Let’s go to the mountains…

And what didn’t you see there?

— Well … it’s beautiful there ..

“What’s wrong with that, isn’t it?” Here is my friend took a ticket to the sea. I told him: “What are you, a fool?” Pour a bath, pour salt into it, scatter sand — here is the sea for you. There will still be money!

A tired man with tired eyes, and his car seemed just as tired … Every day he saw the mountains on the horizon, but he never got there. The taxi driver needed his «penny» and a predictable quiet life. Traveling seemed to him something useless, if not harmful.

At that moment, I remembered myself in 2009. Then I, a completely domestic boy who devoted all my time to two higher educations and a badminton rank, suddenly made good money for the first time — and spent it on a trip.

Travel is about more than scenery, food, and dusty roads. This is an experience

Around this moment, I completely “blew off the tower”. I spent all weekends and vacations traveling. And if I started with a completely harmless St. Petersburg, then in a little over a year I reached the trip to the winter Altai (there I first encountered temperatures in the region of -50), to Baikal and to the Taganay mountains.
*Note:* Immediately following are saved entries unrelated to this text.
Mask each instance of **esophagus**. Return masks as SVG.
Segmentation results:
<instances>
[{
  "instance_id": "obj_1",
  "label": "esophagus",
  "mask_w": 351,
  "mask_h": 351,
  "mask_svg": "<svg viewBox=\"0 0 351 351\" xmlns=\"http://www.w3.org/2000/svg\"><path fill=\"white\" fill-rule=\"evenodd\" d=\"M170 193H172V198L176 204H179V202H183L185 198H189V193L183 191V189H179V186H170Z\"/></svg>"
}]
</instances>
I posted a photo from the last point in LiveJournal. I well remember one comment to that report: “Wow, Taganay, cool. And I see him from the window every day, but I still can’t get there. ”

I can only see the wall of the neighboring house from the window of the house. This stimulates to go somewhere where the view is more interesting — that is, anywhere. That is why I am grateful to this wall.

I traveled to see something new, not just my small town where nothing ever happens. A city where, apart from the forest and the lake, there is nothing that could be called even remotely beautiful.

But travel is about more than scenery, unfamiliar food, and dusty roads. This is an experience. This is the knowledge that there are other people with a different way of life, faith, lifestyle, cuisine, appearance. Traveling is a clear proof that we are all different.

Sounds trite? I know people who have never left the house and call their way of living the only true one. I know people who are ready to scold, beat and even kill those who are different from them. But among travelers you will not find such.

Discovering a huge world with all its diversity is an experience akin to tasting dry red wine: at first it is bitter and you want to spit it out. But then the taste begins to unfold, and now you can no longer live without it …

The first stage scares many. You can lose such “valuable” things as narrowness of outlook, categoricalness and peace of ignorance, but we spent so many years and effort to acquire them! But like wine, travel can be addictive.

Want to turn travel into work? Think a thousand times. If you drink even the best wine in large quantities every day, only the severity of a hangover will remain from the refined smell and taste.

Travel should cause slight fatigue, which will pass in a day. And the same slight sadness from the end of the trip, which will leave you when you cross the threshold of the house. If you “groped” this balance, then you have found the perfect rhythm for yourself.

Although, perhaps, the Ossetian taxi driver is right, and will a bath with sand scattered around be enough? I definitely don’t. Many do not talk about it, but on a journey you completely remove everyday life, home routine from your life. And this thing is deadly — it destroys families and turns people into zombies.

Travel means new food, new bed, new conditions, new weather. You find new reasons for joy, you overcome new difficulties. For a person with shattered nerves, this is a very good way to calm yourself. But for insensitive people, with a soul made of stone, perhaps a salty bath with a handful of sand will really be enough.